Recast the items as a Markdown table with the columns Row and Line, starting at the line containing "What separation in" and ending at the last line of the items. Number the rows in order and omit blank lines.
## BEGIN WORKING DATA
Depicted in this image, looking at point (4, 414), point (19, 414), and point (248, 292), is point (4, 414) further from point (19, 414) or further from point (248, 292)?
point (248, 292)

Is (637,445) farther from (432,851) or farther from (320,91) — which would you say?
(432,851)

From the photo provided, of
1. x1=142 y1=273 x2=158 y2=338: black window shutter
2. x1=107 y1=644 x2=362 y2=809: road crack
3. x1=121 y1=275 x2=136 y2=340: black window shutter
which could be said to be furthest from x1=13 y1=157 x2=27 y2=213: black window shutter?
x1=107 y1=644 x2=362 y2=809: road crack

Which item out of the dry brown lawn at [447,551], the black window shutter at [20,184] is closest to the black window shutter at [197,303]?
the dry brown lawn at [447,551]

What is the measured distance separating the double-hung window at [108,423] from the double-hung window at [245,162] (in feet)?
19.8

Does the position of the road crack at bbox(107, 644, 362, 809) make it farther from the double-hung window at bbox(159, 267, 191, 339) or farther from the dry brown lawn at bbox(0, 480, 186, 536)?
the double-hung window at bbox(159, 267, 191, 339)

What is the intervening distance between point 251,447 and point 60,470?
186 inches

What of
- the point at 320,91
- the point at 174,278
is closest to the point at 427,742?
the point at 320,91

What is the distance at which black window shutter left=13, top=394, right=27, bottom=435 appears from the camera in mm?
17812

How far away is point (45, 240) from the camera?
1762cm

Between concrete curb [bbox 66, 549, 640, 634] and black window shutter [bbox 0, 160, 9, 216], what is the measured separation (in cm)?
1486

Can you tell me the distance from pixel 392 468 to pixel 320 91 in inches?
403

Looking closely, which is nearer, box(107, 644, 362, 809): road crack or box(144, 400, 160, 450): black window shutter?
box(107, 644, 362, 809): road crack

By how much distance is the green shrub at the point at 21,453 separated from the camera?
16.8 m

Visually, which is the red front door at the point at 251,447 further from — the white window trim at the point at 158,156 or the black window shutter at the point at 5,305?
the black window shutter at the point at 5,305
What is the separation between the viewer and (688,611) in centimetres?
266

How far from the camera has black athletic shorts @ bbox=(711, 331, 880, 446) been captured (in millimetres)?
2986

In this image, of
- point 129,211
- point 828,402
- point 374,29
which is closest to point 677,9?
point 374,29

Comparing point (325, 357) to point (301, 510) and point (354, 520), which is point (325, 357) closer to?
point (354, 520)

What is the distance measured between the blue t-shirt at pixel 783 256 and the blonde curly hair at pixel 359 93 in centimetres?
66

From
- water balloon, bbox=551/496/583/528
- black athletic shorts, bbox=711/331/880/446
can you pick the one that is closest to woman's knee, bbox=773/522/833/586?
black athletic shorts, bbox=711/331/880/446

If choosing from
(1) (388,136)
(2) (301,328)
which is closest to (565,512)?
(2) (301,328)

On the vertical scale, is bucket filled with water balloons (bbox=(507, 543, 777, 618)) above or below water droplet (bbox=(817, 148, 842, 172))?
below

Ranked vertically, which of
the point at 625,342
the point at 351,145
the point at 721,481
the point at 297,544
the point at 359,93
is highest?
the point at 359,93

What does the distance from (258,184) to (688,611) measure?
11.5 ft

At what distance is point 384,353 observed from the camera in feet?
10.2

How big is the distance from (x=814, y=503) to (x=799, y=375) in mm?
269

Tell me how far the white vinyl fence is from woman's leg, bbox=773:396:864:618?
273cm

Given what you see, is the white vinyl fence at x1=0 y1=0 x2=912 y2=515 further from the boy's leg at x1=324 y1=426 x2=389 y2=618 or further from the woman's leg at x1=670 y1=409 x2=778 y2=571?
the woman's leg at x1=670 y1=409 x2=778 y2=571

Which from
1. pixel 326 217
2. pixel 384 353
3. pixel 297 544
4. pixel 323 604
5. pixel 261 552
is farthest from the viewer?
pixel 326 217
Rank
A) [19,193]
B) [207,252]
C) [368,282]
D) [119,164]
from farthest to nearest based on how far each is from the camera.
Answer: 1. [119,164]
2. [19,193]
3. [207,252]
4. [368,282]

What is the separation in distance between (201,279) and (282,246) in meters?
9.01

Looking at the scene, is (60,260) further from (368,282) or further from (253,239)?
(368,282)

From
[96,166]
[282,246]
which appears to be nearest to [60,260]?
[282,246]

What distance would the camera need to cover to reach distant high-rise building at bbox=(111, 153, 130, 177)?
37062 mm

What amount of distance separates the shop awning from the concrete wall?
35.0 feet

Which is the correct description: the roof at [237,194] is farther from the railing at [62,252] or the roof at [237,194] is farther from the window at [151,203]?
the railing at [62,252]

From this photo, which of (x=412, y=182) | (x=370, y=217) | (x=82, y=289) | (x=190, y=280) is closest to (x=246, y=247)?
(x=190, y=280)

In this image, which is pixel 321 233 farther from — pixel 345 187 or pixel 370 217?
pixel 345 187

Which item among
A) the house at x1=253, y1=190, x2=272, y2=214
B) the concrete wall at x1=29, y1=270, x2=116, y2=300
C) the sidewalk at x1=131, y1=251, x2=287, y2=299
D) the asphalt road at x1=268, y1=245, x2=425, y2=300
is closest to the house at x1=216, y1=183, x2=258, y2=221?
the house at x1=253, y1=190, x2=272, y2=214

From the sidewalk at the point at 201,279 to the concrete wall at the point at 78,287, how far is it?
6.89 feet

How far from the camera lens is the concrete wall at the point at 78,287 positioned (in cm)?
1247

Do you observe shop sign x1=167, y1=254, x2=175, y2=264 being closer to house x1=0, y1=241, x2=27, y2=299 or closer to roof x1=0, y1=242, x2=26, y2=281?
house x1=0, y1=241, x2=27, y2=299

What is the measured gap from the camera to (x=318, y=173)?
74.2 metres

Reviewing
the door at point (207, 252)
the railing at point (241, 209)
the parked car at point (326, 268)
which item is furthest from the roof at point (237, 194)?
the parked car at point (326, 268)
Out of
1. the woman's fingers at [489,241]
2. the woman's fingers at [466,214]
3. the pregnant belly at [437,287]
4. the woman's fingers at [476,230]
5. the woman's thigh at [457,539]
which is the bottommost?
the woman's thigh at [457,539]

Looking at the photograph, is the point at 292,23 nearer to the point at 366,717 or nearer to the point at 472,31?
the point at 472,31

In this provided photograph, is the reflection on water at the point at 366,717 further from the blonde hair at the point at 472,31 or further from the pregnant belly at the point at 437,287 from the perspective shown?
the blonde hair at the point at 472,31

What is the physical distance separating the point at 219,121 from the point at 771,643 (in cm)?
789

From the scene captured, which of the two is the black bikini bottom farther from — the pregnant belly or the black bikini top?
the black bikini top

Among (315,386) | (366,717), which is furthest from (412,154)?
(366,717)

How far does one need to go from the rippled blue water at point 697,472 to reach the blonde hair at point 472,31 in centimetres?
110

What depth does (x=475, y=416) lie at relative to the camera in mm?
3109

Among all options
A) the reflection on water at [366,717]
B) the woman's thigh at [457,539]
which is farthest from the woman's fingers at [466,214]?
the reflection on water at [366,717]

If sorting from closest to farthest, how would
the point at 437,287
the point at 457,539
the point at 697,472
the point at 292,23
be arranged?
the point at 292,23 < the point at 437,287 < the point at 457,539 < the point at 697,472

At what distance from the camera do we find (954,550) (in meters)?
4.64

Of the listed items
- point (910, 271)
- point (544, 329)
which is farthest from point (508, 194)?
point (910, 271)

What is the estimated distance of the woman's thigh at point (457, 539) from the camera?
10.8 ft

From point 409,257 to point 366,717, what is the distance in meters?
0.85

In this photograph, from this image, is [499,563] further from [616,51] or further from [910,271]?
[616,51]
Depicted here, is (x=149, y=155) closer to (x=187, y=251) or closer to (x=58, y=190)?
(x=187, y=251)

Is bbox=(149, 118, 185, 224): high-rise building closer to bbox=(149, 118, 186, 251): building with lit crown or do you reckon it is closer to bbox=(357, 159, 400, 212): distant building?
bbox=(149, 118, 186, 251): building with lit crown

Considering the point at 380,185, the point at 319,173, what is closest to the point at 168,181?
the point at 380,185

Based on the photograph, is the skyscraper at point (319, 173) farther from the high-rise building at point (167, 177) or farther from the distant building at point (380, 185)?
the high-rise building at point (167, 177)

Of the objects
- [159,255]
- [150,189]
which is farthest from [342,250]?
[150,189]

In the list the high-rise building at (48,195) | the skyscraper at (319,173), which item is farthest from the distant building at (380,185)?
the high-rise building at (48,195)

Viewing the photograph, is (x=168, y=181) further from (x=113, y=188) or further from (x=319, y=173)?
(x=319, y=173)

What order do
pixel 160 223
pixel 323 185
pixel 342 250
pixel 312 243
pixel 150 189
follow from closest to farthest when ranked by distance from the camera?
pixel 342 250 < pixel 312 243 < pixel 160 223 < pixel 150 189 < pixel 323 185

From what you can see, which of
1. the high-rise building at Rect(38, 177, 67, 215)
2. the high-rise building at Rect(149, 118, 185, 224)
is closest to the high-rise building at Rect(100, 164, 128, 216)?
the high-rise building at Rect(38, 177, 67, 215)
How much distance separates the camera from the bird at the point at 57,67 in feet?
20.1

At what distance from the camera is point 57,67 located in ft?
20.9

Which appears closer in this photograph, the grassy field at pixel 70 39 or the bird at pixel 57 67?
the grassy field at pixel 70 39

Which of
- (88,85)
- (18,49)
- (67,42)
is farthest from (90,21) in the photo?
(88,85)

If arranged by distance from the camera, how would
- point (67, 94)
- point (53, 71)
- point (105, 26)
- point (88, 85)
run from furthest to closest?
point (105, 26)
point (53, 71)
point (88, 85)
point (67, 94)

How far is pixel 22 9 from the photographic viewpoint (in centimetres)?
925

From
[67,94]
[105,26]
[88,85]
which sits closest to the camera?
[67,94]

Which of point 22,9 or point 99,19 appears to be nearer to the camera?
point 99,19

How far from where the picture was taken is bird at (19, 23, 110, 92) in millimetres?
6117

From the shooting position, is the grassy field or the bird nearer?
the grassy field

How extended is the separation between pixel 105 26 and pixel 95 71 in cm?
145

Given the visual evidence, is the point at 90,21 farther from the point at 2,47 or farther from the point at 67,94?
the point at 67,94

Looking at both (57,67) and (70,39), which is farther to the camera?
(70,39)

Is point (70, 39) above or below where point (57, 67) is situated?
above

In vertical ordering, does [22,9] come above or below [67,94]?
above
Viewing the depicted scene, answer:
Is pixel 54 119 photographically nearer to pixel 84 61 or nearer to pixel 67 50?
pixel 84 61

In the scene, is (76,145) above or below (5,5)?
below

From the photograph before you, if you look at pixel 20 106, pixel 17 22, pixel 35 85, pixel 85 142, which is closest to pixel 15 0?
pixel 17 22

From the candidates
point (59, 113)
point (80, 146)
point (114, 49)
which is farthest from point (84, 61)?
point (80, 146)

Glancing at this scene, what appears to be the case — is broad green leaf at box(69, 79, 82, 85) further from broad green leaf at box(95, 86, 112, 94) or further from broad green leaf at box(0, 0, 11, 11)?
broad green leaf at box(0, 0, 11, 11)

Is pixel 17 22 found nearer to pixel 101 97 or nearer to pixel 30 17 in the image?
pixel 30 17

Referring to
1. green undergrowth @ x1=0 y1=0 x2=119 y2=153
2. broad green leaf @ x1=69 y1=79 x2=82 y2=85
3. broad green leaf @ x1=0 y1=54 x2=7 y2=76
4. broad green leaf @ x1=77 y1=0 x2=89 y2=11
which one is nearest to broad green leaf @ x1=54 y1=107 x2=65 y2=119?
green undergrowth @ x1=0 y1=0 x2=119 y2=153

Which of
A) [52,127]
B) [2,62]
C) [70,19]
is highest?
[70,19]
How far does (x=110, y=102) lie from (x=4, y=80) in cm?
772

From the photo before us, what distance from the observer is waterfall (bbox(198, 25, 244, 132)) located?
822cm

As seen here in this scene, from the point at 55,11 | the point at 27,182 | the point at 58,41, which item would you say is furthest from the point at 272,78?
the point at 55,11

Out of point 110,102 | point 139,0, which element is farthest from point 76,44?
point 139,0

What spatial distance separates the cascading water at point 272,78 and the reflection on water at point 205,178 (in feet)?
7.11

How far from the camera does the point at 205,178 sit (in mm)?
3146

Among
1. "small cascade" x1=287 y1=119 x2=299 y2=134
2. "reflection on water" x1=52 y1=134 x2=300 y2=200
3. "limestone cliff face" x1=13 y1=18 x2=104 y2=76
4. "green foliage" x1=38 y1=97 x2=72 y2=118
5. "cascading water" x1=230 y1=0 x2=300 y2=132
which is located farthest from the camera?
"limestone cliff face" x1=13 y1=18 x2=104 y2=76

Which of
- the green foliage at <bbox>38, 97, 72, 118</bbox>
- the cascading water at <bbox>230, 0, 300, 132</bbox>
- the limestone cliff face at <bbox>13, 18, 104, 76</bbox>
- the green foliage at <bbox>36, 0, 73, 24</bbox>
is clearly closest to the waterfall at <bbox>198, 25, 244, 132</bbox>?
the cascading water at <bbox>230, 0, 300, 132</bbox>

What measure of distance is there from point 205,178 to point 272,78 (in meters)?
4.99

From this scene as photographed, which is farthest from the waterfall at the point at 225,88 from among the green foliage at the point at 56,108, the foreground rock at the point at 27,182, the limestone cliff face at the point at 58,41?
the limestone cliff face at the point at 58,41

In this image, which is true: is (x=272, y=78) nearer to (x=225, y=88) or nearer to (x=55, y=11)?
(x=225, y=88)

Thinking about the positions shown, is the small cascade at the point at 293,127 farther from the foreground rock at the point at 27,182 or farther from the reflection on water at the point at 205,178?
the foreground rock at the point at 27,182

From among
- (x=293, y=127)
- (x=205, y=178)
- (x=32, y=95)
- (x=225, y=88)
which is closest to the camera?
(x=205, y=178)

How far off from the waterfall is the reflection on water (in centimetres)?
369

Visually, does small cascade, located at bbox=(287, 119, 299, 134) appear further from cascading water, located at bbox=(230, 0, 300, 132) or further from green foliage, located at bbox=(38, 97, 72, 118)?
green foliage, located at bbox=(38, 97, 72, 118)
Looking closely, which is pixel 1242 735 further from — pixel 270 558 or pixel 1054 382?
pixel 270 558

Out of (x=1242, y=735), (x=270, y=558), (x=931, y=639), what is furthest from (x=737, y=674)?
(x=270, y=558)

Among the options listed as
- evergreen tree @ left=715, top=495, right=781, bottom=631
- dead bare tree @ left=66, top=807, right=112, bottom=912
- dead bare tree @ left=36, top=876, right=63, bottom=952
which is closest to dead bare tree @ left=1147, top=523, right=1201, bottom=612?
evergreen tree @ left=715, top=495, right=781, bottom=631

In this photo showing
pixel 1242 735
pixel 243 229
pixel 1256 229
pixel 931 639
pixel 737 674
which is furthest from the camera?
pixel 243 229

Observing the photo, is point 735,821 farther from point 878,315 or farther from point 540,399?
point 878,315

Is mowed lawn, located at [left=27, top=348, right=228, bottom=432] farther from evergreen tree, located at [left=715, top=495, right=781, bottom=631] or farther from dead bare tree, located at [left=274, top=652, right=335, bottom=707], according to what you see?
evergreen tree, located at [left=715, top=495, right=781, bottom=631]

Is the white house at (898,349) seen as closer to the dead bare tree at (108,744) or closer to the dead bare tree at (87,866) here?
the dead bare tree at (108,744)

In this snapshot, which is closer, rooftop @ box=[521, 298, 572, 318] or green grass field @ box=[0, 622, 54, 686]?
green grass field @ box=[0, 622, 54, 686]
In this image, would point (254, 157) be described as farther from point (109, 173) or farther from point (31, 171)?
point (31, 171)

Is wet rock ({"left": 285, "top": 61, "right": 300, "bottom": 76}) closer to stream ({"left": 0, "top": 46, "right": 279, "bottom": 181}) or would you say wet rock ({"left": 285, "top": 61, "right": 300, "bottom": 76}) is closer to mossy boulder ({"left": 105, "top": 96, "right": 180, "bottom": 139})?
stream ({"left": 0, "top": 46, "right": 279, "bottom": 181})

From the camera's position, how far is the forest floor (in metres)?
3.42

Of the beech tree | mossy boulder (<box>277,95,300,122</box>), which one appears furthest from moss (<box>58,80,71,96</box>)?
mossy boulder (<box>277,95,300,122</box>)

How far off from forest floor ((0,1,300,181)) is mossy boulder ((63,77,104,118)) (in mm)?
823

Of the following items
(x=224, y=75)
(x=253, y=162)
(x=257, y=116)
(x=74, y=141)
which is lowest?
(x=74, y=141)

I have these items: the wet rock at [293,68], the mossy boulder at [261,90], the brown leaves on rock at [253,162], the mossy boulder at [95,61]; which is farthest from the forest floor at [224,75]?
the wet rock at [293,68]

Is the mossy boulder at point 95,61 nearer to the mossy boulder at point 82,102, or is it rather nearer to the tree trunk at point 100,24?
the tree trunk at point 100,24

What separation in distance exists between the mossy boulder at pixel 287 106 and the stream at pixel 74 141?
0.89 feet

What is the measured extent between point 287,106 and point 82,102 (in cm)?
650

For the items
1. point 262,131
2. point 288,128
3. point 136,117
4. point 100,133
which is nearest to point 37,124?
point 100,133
## END WORKING DATA
TASK RESPONSE →
| Row | Line |
|---|---|
| 1 | What separation in distance exists between the mossy boulder at pixel 287 106 and the stream at pixel 74 141? |
| 2 | 0.89 feet |
| 3 | What is the measured extent between point 287,106 and point 82,102 (in cm)? |
| 4 | 650 |
| 5 | For the items |
| 6 | 1. point 262,131 |
| 7 | 2. point 288,128 |
| 8 | 3. point 136,117 |
| 9 | 4. point 100,133 |
| 10 | which is nearest to point 37,124? |
| 11 | point 100,133 |